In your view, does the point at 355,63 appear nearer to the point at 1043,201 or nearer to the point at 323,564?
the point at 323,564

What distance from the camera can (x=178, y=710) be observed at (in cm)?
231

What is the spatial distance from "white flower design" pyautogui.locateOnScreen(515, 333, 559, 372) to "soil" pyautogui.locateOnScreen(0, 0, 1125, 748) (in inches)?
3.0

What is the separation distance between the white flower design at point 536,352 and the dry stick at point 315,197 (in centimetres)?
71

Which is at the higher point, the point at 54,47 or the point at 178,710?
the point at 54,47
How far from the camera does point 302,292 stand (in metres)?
**********
Given problem
Update the lines above so that each "white flower design" reads "white petal pattern", leaving every other word unchanged.

Correct result
In your view, does the point at 355,63 appear nearer to the point at 1043,201 or nearer to the point at 323,564?
the point at 323,564

What distance from the camera can (x=178, y=710) be observed at (in cm)?
231

What is the spatial distance from "white petal pattern" pyautogui.locateOnScreen(515, 333, 559, 372) to "soil" pyautogui.locateOnScreen(0, 0, 1125, 748) (in inches)?
3.0

What is the separation distance between the white petal pattern at point 536,352 and the dry stick at point 315,197 (in centimetres)?
71

Which is at the higher point, the point at 54,47 or the point at 178,710?
the point at 54,47
How far from the camera does point 302,292 stand (in metres)?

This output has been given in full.